You can price these by the hour or by the project, and once you settle on a fee, get started!
Project ideas: rake leaves, clean gutters, lawncare, landscaping, paint house or rooms, plumbing tasks, finish carpentry, deep organization and decluttering, taking clients’ castaway clothes to the Salvation Army or thrift store… the list is endless!
You’ll find somme great info on what it looks like to run a successful handywork business here.
Household or commercial cleaning
Everybody needs help with cleaning, whether it’s your sister-in-law who’s in school AND has a three-year-old or it’s your elderly neighbor. Separate from decluttering and home organization, cleaning houses requires little initial investment—just cleaning solutions, cloths, and maybe a broom and dustpan—and it can be incredibly flexible schedule-wise.
Commercial cleaning is another idea which, if you can get your foot in the door at a business, can be lucrative and steady work. This is usually done after business hours; you might need to recruit a friend or family member to help given the quantity of tasks to complete.
Hourly or project rates are determined by you and your client: try looking on a few websites for similar companies in your area, knock a few dollars off for your inexperience, and start reaching out to your network.
Here’s a great piece on starting your own cleaning business.
If you are a quick typist and have a strong grasp on spelling and grammar, you might be a good fit as a transcriptionist, for any number of industries. Even better if you have specialization in an industry that regularly uses transcriptionists, such as law or medicine.
This is a position that lets you set your own hours and, as long as you have self-discipline and can complete the work satisfactorily, has no limit.

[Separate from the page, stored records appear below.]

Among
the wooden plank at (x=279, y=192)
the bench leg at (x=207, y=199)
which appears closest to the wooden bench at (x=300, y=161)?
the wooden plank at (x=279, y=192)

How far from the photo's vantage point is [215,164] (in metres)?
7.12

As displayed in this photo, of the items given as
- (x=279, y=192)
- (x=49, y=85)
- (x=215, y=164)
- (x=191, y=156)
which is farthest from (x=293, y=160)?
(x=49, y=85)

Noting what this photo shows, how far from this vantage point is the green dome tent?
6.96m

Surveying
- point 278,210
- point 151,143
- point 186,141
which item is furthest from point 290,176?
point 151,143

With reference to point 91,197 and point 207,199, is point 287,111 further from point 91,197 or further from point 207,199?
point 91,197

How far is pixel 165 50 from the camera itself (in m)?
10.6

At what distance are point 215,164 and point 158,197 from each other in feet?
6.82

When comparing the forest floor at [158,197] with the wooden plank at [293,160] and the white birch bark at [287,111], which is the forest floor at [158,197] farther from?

Payment can range from by the hour for you to by the audio hour, which means you can pull in anywhere from $10 to $45 an hour. Here’s some information on becoming a transcriptionist.
There are so many ways to earn quick cash.

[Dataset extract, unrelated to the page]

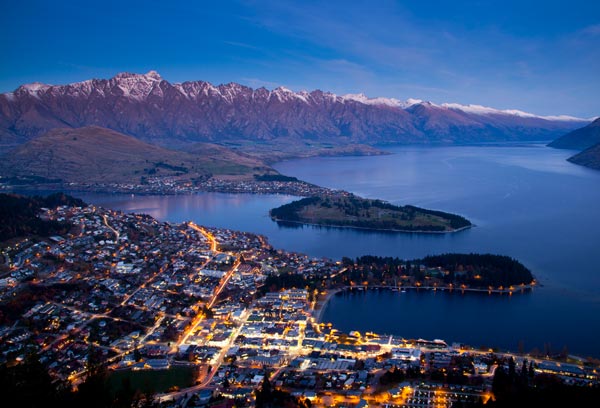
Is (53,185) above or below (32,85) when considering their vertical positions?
below

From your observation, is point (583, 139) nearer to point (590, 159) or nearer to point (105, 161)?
point (590, 159)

Other great, immediate moneymaking ideas include:
driving for a mobile taxi service like Lyft or Uber
renting out a room on Airbnb (be sure and check with your local community for specific regulations on this)
taking surveys through Survey Junkie
delivering groceries and food through Instacart or Caviar
acting as a personal chef, or
running errands for people through TaskRabbit.
starting a professional proofreading business
Take an hour and brainstorm some ideas — the more unique the better, since the market will be less flooded.
As Tammi discovered, an unexpected layoff can become an unexpected gift, even if it doesn’t seem that way up front.
Staying proactive and bringing money in the door won’t just help you make ends meet. It may spawn an entirely new career, or create a satisfying side hustle.
And a side benefit? By taking charge today, you’ll feel powerful—and people who feel better about themselves tend to be stronger job candidates.